ベンチでホットドックを頬張りながら、

 ペンギンやシロクマはこんな寒い中であんな冷たそうな水に入って寒くないのだろうか、とか、

 トラもライオンも寝そべったままで元気がない、とか、

 カバの口は改めて見るとホントに大きい、とか、

 小川さんは本当に楽しそうに喋っている。

 目はしっかりハシビロコウに向けたままで。


 俺はその話にうんうんと頷いていたけれど、

 彼女が話す動物の動きをなかなか頭に描けずにいた。


 なんでだろう、と思ったけれど、答えは簡単だった。

 園内を歩くあいだ、俺の視線は小川さんばかり捕らえていたのだから。


 動物の様子よりも、子供の様にはしゃぐ小川さんを見ているほうが楽しかったし、

 太陽の下で輝く髪や、ころころと変わる表情をそっと眺めているほうが嬉しかったのだ。


「藤本くん?」

「え?」


 ぼんやりと小川さんの顔を見ていた俺を、心配そうに覗きこんだ彼女は、


「ごめんね、私ばかり喋って。

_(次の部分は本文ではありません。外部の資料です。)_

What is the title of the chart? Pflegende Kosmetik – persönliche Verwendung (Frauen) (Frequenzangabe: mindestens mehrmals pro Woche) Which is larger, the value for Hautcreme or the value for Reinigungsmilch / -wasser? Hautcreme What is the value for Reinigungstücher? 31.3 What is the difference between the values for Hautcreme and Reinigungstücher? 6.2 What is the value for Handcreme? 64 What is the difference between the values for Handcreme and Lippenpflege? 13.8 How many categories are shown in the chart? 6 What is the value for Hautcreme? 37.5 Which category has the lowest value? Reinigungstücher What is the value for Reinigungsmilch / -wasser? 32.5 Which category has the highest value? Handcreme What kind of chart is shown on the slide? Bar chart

藤本くんは何が一番面白かった?」

「あ……えっと」


 答えられない。困った。


「ええっと…やっぱり、アイツですかね」


 とりあえずハシビロコウを指差すと、


「やっぱり? あの子、面白いよね。でも…動物園に来たのに鳥が一番気に入るなんて、私たち、少し変かもね」


 ふふっと彼女は笑った。


 私たち…

 その響きが単純に嬉しかった。



 太陽は雲に隠れることなく園内を照らしている。

 ベンチに腰かけた俺と小川さんの影は、アスファルトにくっきりと映し出されていた。

 並んだ影を見ながら俺は、この時間がずっと続けばいいのに…と本気で願った。